Qu’est-ce qui, selon vous, a suscité un tel enthousiasme pour votre livre ? Un intérêt subit pour la communauté chinoise des États-Unis ?

Cette communauté a puissamment contribué au succès de mon livre, c’est certain. Mais je pense que c’est dû au fait que l’Amérique est une nation d’immigrés. Mon histoire raconte l’expérience de l’immigration. Beaucoup de gens s’y sont reconnus.

De quelle façon ?

Il y a énormément de migration dans le monde actuel, une mixité des cultures bien plus importante qu’avant. Cela crée des situations dans laquelle les gens sont incertains de leur position sociale, de leur identité. Cela a été le cas pour moi. La mondialisation est évidemment responsable de cet état de fait. Beaucoup de gens ont, comme moi, une culture qui est différente de celle de leurs parents. Je suis américain alors que mes parents sont chinois. Pour cette raison, il y a des tensions entre nous. Nous sommes confrontés à la nécessité de définir nos propres référents identitaires, différents de ceux de nos parents.

Au-delà de la langue de bois et du discours politiquement correct, le racisme est toujours là ?

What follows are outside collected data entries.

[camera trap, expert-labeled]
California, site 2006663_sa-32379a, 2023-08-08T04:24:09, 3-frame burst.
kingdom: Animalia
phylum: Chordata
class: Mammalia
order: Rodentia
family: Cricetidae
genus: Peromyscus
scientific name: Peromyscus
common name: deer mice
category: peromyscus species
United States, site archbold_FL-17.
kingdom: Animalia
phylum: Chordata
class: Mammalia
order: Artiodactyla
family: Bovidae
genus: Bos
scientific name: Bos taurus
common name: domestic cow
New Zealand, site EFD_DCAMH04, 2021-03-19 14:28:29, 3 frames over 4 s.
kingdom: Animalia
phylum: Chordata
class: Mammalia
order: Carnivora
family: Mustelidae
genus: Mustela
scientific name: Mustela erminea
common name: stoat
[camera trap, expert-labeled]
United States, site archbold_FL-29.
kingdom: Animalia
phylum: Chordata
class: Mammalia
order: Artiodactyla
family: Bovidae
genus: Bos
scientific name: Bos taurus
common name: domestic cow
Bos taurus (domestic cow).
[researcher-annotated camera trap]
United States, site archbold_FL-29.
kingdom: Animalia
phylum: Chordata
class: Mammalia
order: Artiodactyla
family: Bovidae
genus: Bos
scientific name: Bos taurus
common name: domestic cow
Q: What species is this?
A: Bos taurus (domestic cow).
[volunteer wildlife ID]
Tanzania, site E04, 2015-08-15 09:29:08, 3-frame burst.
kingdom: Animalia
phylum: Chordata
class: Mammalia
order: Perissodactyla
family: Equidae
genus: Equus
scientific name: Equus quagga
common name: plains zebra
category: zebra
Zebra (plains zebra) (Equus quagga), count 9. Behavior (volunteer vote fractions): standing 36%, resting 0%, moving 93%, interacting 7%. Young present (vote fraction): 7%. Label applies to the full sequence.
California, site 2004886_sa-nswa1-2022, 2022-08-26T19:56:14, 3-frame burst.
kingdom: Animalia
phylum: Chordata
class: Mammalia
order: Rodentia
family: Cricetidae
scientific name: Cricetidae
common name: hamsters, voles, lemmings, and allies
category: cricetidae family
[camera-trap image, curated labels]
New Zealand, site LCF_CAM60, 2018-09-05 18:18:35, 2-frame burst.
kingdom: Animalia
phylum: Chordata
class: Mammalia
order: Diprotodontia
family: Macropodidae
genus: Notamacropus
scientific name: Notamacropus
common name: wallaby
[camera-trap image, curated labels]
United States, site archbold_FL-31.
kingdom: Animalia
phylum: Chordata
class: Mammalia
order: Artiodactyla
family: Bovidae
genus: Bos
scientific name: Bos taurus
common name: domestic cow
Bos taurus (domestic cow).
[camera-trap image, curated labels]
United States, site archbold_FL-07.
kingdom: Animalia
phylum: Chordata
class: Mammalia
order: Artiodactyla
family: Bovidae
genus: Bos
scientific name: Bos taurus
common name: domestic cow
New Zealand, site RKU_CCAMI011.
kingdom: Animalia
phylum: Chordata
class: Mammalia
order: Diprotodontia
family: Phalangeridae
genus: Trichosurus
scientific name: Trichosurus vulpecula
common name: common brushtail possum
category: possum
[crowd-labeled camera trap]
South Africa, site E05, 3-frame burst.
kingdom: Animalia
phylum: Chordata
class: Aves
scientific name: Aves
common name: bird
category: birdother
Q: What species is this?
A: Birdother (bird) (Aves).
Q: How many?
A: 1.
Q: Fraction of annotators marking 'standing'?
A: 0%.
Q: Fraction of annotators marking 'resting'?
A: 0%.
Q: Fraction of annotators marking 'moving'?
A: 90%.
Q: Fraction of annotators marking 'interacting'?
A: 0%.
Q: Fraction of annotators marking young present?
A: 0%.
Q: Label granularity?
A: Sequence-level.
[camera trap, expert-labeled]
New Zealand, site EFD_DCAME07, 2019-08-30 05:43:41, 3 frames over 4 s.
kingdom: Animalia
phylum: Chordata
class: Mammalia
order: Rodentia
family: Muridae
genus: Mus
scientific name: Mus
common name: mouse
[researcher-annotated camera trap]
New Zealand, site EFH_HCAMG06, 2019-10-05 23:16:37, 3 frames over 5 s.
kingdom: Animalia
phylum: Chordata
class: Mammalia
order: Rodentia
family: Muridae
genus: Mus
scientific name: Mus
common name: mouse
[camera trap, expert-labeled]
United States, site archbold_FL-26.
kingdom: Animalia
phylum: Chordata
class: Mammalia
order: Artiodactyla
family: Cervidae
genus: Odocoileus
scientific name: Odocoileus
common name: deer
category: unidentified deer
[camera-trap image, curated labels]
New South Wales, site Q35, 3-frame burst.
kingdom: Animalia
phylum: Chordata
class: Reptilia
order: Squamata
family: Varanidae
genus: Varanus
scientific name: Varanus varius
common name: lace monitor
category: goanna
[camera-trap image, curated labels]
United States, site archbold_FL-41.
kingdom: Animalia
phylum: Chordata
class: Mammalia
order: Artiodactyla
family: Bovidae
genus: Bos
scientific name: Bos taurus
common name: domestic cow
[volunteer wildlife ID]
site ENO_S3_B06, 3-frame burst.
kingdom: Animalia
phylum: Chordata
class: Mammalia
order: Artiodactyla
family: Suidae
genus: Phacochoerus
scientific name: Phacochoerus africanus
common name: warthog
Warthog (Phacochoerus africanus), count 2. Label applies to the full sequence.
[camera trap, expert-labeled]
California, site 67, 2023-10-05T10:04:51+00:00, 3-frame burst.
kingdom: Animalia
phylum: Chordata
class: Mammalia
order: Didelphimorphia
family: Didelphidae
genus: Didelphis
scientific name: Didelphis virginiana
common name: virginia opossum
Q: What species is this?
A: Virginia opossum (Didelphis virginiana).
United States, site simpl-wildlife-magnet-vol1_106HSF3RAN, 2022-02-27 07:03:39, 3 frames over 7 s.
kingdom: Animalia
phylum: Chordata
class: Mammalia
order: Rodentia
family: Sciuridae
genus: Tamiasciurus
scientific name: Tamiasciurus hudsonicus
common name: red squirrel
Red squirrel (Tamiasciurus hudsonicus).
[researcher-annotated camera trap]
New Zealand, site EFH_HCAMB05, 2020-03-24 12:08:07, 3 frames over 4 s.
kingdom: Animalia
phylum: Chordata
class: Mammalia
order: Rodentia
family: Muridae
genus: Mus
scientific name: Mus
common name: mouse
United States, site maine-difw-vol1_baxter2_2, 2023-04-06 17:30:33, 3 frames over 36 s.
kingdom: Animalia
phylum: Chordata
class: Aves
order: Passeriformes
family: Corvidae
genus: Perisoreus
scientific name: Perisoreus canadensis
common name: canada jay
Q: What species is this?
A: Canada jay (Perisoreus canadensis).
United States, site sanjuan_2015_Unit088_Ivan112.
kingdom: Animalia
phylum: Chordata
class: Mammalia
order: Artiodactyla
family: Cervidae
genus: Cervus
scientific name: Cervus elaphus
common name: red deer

Je pense que oui. Je vois le racisme comme une expression de l’égoïsme. Quand on est égoïste, on a tendance à être raciste. Généralement, on est méfiant des gens qui ne font pas partie de notre famille, qui ne font pas partie de notre pays, ou qui ne sont pas de notre race. Lorsque sont arrivés les attentats du 11 Septembre, la communauté chinoise des États-Unis a été profondément choquée, comme toutes les autres, je crois, en dépit du fait que cet acte résonnait comme une critique de la politique américaine. Mais, comme prof, j’animais à l’université un club d’élèves américano-asiatiques à Oakland. Il n’y avait pas que des Chinois, mais aussi des Japonais, des Coréens, des Philippins, etc. Je me souviens que quelques mois après les attentats, certains élèves japonais se rappelaient du sort qui avait été fait aux citoyens américains d’origine japonaise pendant la Seconde Guerre mondiale [1]. Les attentats du 11 Septembre avaient réveillés parmi eux une certain passion pour ce qui était arrivé à leurs parents pendant cette période.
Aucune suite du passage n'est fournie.